#### ИСХОДНЫЕ ДАННЫЕ
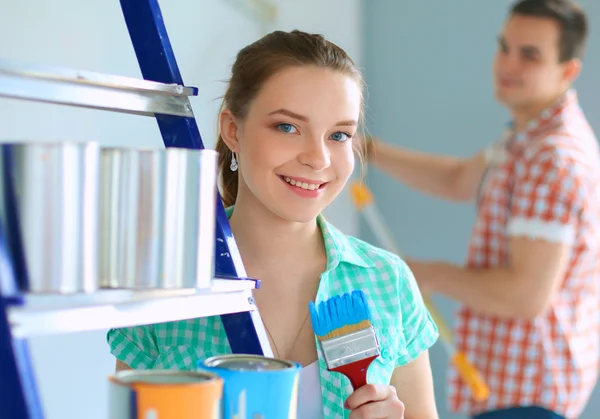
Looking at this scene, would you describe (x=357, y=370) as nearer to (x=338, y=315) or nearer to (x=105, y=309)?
(x=338, y=315)

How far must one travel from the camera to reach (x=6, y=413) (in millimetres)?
552

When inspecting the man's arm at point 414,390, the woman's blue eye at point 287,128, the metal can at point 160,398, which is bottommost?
the man's arm at point 414,390

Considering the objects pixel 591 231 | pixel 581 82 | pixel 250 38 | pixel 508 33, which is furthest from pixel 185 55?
pixel 581 82

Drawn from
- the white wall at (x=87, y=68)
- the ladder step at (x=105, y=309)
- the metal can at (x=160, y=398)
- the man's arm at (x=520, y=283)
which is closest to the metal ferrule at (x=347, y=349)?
Answer: the ladder step at (x=105, y=309)

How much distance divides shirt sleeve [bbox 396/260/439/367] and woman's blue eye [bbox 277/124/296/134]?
0.88ft

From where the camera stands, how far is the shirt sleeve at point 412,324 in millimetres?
1123

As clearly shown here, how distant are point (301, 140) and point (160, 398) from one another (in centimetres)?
53

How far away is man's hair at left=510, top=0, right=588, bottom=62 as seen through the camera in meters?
2.14

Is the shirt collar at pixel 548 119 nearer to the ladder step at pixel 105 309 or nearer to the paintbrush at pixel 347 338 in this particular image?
the paintbrush at pixel 347 338

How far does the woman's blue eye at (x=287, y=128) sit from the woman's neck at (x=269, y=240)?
124 mm

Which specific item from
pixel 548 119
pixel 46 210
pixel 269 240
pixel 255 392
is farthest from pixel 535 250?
pixel 46 210

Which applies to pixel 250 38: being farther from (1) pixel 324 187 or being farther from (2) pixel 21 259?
(2) pixel 21 259

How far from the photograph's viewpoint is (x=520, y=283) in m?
1.91

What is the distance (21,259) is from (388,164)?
82.3 inches
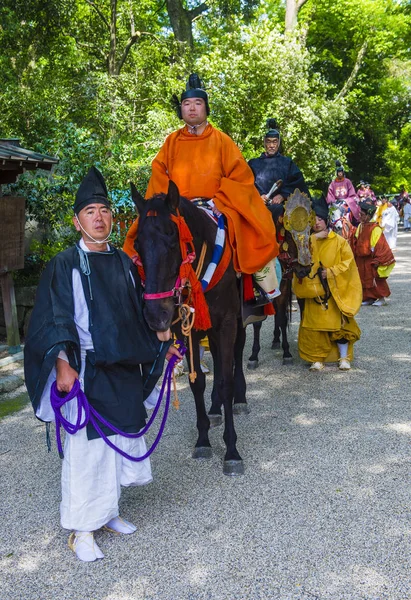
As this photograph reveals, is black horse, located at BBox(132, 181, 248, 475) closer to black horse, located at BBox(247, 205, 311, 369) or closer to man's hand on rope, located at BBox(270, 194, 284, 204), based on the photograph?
black horse, located at BBox(247, 205, 311, 369)

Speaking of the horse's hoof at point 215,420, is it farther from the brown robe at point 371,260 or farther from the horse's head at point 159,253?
the brown robe at point 371,260

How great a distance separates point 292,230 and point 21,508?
13.0ft

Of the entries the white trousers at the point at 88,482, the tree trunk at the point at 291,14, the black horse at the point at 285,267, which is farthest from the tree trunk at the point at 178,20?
the white trousers at the point at 88,482

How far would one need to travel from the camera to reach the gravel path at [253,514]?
9.88ft

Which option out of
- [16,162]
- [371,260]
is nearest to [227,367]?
[16,162]

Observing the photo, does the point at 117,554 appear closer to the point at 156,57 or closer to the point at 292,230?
the point at 292,230

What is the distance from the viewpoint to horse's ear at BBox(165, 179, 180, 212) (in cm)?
351

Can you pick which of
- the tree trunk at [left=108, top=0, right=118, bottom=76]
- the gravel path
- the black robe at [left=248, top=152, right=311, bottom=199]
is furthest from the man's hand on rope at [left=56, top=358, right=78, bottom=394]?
the tree trunk at [left=108, top=0, right=118, bottom=76]

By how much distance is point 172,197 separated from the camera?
3.53 m

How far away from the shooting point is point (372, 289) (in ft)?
35.0

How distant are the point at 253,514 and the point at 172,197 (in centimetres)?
197

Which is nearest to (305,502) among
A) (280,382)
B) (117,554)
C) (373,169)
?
(117,554)

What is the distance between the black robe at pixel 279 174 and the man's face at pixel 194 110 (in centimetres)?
247

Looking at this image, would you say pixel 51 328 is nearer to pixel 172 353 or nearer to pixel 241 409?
pixel 172 353
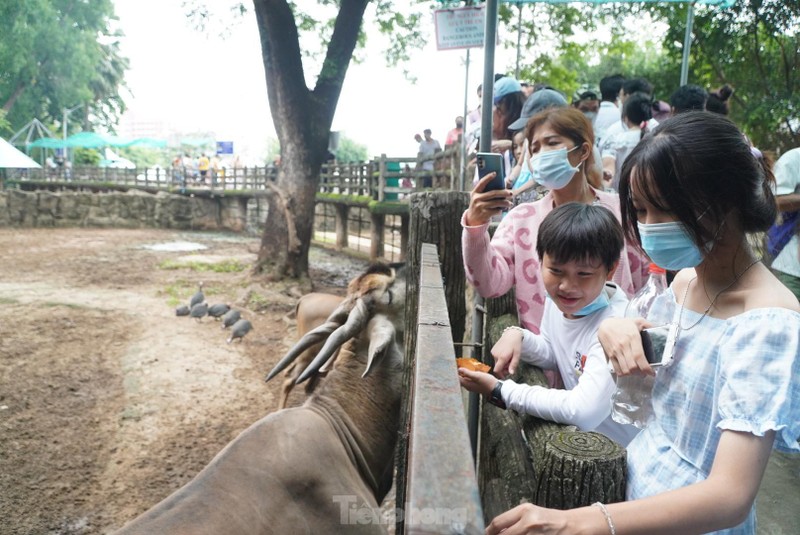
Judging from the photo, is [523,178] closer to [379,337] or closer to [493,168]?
[379,337]

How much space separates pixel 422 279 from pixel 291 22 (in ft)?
31.7

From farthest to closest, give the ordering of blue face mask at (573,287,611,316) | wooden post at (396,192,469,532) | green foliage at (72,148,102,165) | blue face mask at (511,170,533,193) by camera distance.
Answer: green foliage at (72,148,102,165) < blue face mask at (511,170,533,193) < wooden post at (396,192,469,532) < blue face mask at (573,287,611,316)

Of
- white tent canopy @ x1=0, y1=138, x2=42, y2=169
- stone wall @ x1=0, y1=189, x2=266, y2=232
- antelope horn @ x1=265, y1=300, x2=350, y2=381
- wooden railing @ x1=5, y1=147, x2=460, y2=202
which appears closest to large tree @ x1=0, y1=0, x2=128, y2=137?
wooden railing @ x1=5, y1=147, x2=460, y2=202

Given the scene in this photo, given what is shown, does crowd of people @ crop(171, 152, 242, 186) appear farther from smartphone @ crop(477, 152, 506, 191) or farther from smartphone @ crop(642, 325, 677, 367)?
smartphone @ crop(642, 325, 677, 367)

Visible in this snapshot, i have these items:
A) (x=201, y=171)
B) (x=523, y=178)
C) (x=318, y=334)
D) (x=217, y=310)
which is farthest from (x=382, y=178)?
(x=201, y=171)

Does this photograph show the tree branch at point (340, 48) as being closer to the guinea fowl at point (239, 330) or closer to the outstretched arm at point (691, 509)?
the guinea fowl at point (239, 330)

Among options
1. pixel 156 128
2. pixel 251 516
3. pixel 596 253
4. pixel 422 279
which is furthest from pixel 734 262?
pixel 156 128

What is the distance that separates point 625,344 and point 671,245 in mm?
248

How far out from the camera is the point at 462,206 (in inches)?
105

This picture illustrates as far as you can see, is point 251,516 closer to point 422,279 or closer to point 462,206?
point 422,279

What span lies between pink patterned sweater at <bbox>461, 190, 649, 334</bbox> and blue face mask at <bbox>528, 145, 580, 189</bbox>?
0.15m

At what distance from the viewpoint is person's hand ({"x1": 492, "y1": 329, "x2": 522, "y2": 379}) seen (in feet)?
6.42

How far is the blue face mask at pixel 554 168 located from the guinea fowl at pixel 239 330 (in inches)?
263

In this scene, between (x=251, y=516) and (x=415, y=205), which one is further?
(x=415, y=205)
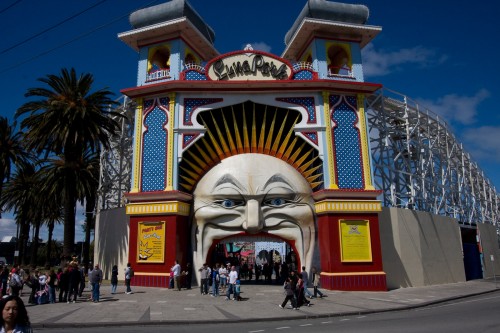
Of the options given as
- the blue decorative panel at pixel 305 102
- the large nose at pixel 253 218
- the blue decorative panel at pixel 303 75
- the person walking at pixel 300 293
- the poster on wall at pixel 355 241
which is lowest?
the person walking at pixel 300 293

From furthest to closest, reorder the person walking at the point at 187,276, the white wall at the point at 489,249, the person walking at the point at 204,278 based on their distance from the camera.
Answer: the white wall at the point at 489,249, the person walking at the point at 187,276, the person walking at the point at 204,278

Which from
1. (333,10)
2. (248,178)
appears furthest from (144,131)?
(333,10)

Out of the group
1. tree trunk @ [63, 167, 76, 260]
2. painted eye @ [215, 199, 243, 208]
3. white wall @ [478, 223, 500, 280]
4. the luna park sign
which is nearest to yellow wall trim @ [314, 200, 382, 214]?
painted eye @ [215, 199, 243, 208]

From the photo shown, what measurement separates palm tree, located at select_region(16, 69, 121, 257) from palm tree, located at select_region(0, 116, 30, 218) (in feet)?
22.2

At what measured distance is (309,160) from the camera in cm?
2472

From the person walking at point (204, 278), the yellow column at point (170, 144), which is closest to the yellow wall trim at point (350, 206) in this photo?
the person walking at point (204, 278)

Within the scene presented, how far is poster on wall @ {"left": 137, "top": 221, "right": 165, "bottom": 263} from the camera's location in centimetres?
2202

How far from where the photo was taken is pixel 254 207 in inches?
876

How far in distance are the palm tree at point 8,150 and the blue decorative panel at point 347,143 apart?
2437cm

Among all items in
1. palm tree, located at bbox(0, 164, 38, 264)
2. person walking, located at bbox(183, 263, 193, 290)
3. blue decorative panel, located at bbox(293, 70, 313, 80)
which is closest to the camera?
person walking, located at bbox(183, 263, 193, 290)

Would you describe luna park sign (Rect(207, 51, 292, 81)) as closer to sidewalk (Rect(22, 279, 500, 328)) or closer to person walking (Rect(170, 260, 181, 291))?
person walking (Rect(170, 260, 181, 291))

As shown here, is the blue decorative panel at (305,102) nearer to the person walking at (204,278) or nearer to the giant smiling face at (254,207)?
the giant smiling face at (254,207)

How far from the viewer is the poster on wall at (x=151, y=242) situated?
72.2 ft

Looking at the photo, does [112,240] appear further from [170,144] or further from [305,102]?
[305,102]
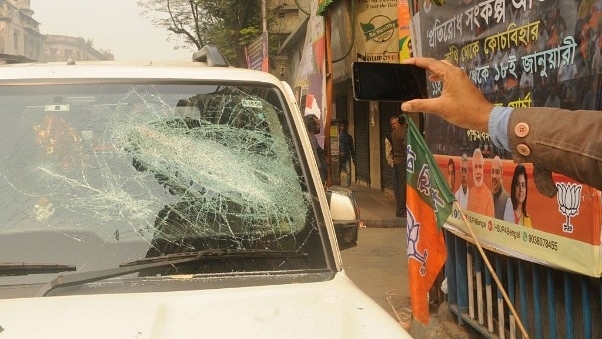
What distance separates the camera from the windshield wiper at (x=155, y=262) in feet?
6.72

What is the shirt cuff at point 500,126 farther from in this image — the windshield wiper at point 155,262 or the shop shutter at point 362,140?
the shop shutter at point 362,140

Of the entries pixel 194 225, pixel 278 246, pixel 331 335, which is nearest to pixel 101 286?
pixel 194 225

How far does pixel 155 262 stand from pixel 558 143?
→ 137cm

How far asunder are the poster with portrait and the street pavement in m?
0.93

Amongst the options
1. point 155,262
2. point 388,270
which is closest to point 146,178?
point 155,262

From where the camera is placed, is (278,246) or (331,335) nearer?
(331,335)

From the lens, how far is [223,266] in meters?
2.19

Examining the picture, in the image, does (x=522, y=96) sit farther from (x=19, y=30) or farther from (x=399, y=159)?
(x=19, y=30)

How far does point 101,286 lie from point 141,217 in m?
0.33

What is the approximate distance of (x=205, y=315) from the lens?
5.92ft

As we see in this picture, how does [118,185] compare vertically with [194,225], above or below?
above

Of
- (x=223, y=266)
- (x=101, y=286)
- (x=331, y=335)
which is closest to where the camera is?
(x=331, y=335)

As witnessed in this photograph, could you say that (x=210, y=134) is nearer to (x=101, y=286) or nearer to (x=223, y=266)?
(x=223, y=266)

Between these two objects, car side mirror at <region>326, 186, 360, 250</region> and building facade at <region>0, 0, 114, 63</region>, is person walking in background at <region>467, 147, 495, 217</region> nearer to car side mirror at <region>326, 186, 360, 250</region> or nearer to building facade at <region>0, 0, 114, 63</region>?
car side mirror at <region>326, 186, 360, 250</region>
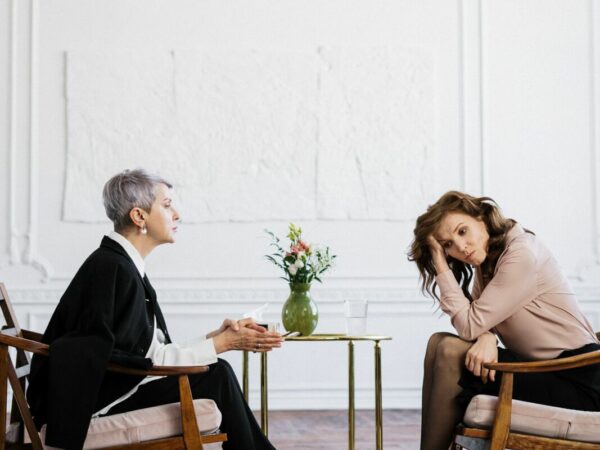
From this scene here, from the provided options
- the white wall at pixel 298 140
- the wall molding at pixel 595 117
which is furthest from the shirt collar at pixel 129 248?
the wall molding at pixel 595 117

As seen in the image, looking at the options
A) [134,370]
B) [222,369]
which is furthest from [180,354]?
[134,370]

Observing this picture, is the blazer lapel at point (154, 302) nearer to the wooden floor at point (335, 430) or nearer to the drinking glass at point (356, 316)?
the drinking glass at point (356, 316)

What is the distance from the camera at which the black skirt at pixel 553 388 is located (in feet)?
8.66

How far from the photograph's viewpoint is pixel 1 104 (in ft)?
17.2

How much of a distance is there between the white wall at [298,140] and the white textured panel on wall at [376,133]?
13 mm

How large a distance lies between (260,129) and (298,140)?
0.84 feet

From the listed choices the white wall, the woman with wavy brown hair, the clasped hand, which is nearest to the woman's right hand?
the woman with wavy brown hair

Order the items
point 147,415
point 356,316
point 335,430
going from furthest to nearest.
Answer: point 335,430, point 356,316, point 147,415

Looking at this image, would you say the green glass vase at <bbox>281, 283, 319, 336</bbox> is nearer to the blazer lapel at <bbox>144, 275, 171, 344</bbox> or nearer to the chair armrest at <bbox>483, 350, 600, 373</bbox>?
the blazer lapel at <bbox>144, 275, 171, 344</bbox>

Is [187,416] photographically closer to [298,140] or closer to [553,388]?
[553,388]

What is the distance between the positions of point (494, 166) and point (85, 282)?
11.2 ft

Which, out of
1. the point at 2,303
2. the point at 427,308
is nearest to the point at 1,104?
the point at 2,303

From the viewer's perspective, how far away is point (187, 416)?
2.49 metres

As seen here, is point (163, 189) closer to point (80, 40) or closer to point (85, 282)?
point (85, 282)
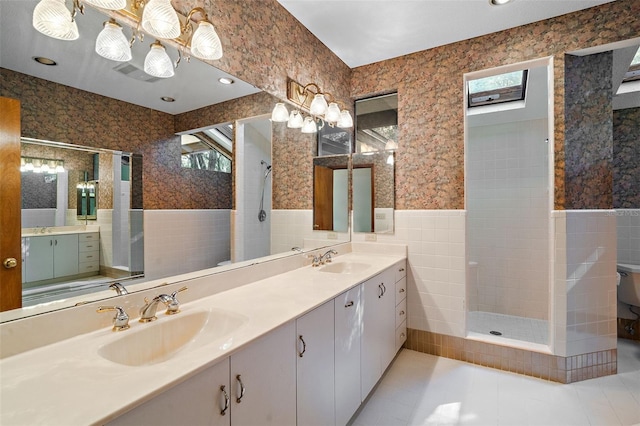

#### ЗАДАЧА
Верните все строки списка, в которых встречается слово «picture». Регистр букв учитывается.

#### ОТВЕТ К ЗАДАЧЕ
This picture illustrates as far as you can see, is point 251,516 closer to point 422,279 or closer to point 462,206?
Examining the picture, in the image, does (x=522, y=96) sit farther from (x=19, y=30) or farther from (x=399, y=159)?
As we see in this picture, how does [118,185] compare vertically with [194,225], above or below?
Observing this picture, is the blazer lapel at point (154, 302) nearer to the wooden floor at point (335, 430) or nearer to the drinking glass at point (356, 316)?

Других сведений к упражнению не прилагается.